Annemin gittikçe alevlenen sesiyle masanın örtüsü usulca aşağıya doğru kaydırdım. Eğer beni şuan burada yakalarsa dövmekten beter eder rezilliğimin üstüne rezillik eklerdi.

"Bir sakin ol hatice teyzecim ya. Gökçe yok burada. Telefonlarımı açmıyor. Yine gitmiştir birilerini gözlemeye." diye sakin bir ses tonuyla araya girdi yağmur. Kerem ortadaki kaostan eğlenircesine hemen dibimdeki ayağını oynatıp bacağıma doğru hafifçe vurdu. Sanki benim burada olduğumu söyleyecekmiş gibi....

"Sakin makin olamam yağmur kızım. O cadının ne yaptığını biliyor musun sen?!"

Benim oturduğum sandalyenin çekilip hemen ardından annemin ayakkabılarını görmemle korkuyla geriye doğru apaladım. Allahtan oturduğumuz masa birazcık büyüktü de altında saklanmak için ideal rahatlıktaydı. Allahım ne diyorum ben yarabbim korkudan son kalan beyin hücrelerim de mi terk etti beni allahım?!

"En fazla ne yapmış olabilir ki?"

Keremin konuşmasıyla masada derin bir sessizlik oldu. Niye kimse konuşmuyor yağmur neler oluyo?! Aklımı kaybedicem şurada.

"Kerem Aktürkoğlu?"

NE?

ANNE?

"Neyse ne hatice teyze sen bana odaklan. Gökçe ne yaptı de seni bu kadar delirtti?"

Yine bir sessizlik daha oldu... Annem neden konuşmuyordu?

"Kötü günler için lazım olur diye kenara koyduğum parayı almış cadı. Babası kılıklı elli kere söyledim o paraya dokunma senin geleceğin için kullanırız diye."

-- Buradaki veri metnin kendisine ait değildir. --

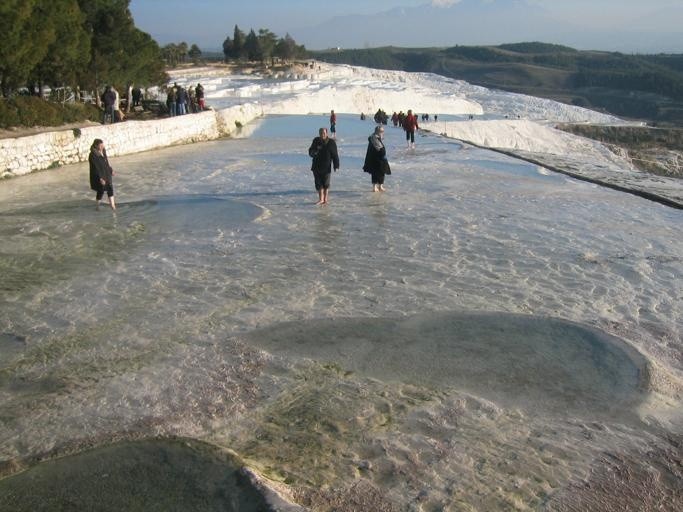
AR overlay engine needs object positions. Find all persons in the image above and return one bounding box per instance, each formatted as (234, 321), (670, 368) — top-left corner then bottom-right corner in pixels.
(89, 138), (116, 211)
(309, 110), (339, 206)
(101, 85), (116, 124)
(167, 81), (205, 117)
(131, 87), (140, 106)
(360, 109), (438, 193)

"Az önce kötü günler için dediniz?"

Sanane kerem. Annem istediğini söyleyebilir de sanane?!

"Gökçenin geleceği demek kötü günler demek zaten evladım."

Gözlerimi devirdim. Aşk olsun anne elin adamının yanında yerden yere vur biricik kızını.

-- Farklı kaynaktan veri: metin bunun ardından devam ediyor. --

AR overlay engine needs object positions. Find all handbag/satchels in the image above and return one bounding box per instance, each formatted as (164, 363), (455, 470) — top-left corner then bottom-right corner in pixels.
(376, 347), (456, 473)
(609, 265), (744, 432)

"Gökçenin aldığını sanmıyorum hatice teyze. Yoksa bana muhakkak haber verirdi."

"Ahh ahhh! diye bir serzeniş döküldü annemin ağzından. Ben bu kadına ne çektiriyor olabilirim ki bu kadar dolmuş taşmış.

"Kendine harcasa yine neyse kızım. Yolda gördüğü insanı eve getiriyor. Mesela geçen gün eve bir kız çocuğuyla döndü. Meğer babası markete kadar gitmiş çocuğu bankta bırakmış bizimki de çocuk kaybolmuş diye almış gelmiş eve. Polislerle bastı adam evimizi derdimizi anlatana kadar göbeğimiz çatladı."

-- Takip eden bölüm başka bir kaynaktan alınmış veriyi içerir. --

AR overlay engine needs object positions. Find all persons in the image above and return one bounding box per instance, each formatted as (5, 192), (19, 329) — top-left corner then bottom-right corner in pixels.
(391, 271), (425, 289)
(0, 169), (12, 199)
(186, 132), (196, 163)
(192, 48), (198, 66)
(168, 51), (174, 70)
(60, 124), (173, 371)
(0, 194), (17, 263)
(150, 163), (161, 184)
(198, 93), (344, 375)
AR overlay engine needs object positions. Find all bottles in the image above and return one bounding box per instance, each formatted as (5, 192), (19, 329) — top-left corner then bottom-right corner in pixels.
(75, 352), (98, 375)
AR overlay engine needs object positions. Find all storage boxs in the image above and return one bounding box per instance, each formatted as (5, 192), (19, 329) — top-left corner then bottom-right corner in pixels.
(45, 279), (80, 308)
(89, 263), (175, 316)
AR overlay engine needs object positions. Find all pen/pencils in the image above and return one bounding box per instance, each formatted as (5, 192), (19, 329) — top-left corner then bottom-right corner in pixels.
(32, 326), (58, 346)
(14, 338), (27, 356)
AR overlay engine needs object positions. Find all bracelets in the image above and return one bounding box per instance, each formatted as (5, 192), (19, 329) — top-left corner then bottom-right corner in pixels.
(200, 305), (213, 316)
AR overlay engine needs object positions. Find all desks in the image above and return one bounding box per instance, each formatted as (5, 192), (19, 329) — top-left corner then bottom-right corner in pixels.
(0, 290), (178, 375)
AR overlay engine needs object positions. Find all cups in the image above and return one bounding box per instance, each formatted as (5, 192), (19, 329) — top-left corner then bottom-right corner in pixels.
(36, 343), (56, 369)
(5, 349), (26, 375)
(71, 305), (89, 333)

Daha fazla kendimi tutamadım. Keremin bacaklarını sinirle iterek masanın örtüsünü kaldırıp kendimi dışarıya attım.

"Hiçbir baba çocuğunu öylece banka bırakıp gidemez. Her baba çocuğunu korumak zorunda tamam mı! Hiçbir şey olmamış gibi bırakıp gidemez!

Dolan gözlerimi silme gereksinimi duymadan masada duran çantama uzandım. Masadaki herkes şok olmuş gözlerle yüzüme bakıyordu. En çok da kerem... benim neden bu kadar fevri davrandığımı anlamaya çalışıyordu.

"Gökçe... Evladım... Ben öyle söylemek istemedim bitanem. Seni çok seviyorum biliyorsun. Sen benim bu dünyadaki tek yaşama sebebimsin."

Annemin de ağladı ağlayacak gibi çıkan sesiyle gözlerimi sıkıca kapattım. Şu an kimseyi görmek ve duymak istemiyordum.

"Bahsettiğin paradan da haberim yok."

Boğazımda düğümlenen bir türlü gitmek bilmeyen hıçkırıkla yutkundum. Babamın beni terk edip gittiği an gözümün önüne geldikçe olduğum yere yığılacakmış gibi hissediyordum.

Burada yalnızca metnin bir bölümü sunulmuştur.